Controlled microaspiration for high-pressure freezing: a new method for ultrastructural preservation of fragile and sparse tissues for TEM and electron tomography

High-pressure freezing is the preferred method to prepare thick biological specimens for ultrastructural studies. However, the advantages obtained by this method often prove unattainable for samples that are difficult to handle during the freezing and substitution protocols. Delicate and sparse samples are difficult to manipulate and maintain intact throughout the sequence of freezing, infiltration, embedding and final orientation for sectioning and subsequent transmission electron microscopy. An established approach to surmount these difficulties is the use of cellulose microdialysis tubing to transport the sample. With an inner diameter of 200 microm, the tubing protects small and fragile samples within the thickness constraints of high-pressure freezing, and the tube ends can be sealed to avoid loss of sample. Importantly, the transparency of the tubing allows optical study of the specimen at different steps in the process. Here, we describe the use of a micromanipulator and microinjection apparatus to handle and position delicate specimens within the tubing. We report two biologically significant examples that benefit from this approach, 3D cultures of mammary epithelial cells and cochlear outer hair cells. We illustrate the potential for correlative light and electron microscopy as well as electron tomography.

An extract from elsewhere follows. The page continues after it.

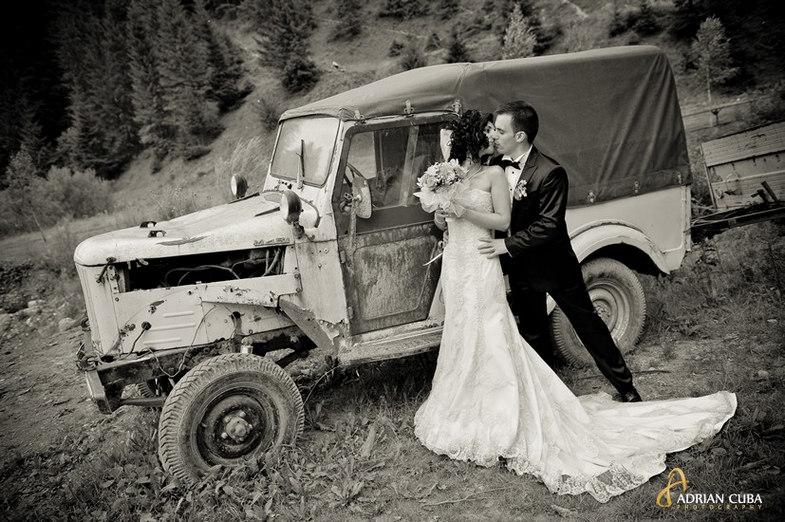 fotografie de nunta la munte, Campulung Moldovenesc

Application of fluorescence recovery after photobleaching to study prestin lateral mobility in the human embryonic kidney cell

The transmembrane protein prestin is crucial to outer hair cell (OHC) electromotility and contributes to the sensitivity and frequency selectivity of mammalian hearing. The molecular mechanisms of electromotility remain unclear, but prestin is purported to function as both a voltage sensor and a molecular motor. Understanding the role of prestin requires characterizing its organization and behavior in the plasma membrane. Fluorescence recovery after photobleaching (FRAP) provides a powerful means to quantitatively study molecular diffusion. However, OHCs are inherently fragile ex vivo, and dynamic studies of prestin require model systems, such as human embryonic kidney (HEK) cells, expressing fluorescently labeled prestin. Utilizing this system, we provide the first direct, quantitative measurement of prestin lateral mobility. The results show remarkably different diffusion behavior for prestin-green fluorescent protein (GFP) as compared to a control protein, human somatostatin receptor 5 (SSTR5). Prestin-GFP FRAP experiments reveal immobile fractions approaching 50%, low effective diffusion coefficients, and recovery times slower than those of SSTR5. Secondary bleaching of a region reveals distinctly different diffusion parameters, which we propose reflect the transient confinement of prestin in the HEK cell. Although uncharacterized, intermolecular interactions between prestin and the membrane and/or cytoskeleton may be important for the unique properties of prestin in electromotile OHCs.

Application of fluorescence polarization microscopy to measure fluorophore orientation in the outer hair cell plasma membrane

The biophysical properties and organization of cell membranes regulate many membrane-based processes, including electromotility in outer hair cells (OHCs) of the cochlea. Studies of the membrane environment can be carried out by measuring the orientation of membrane-bound fluorophores using fluorescence polarization microscopy (FPM). Due to the cylindrical shape of OHCs, existing FPM theory developed for spherical cells is not applicable. We develop a new method for analyzing FPM data suitable for the quasi-cylindrical OHC. We present the theory for this model, as well as a study of the orientation of the fluorescent probe pyridinium, 4-[2-[6-(dioctylamino)-2-naphthalenyl]ethenyl]-1-(3-sulfopropyl) (di-8-ANEPPS) in the OHC membrane. Our results indicate that the absorption transition dipole moment of di-8-ANEPPS orients symmetrically about the membrane normal at 27 deg with respect to the plane of the membrane. The observed agreement between theoretical predictions and experimental measurements establishes the applicability of FPM to study OHC plasma membrane properties.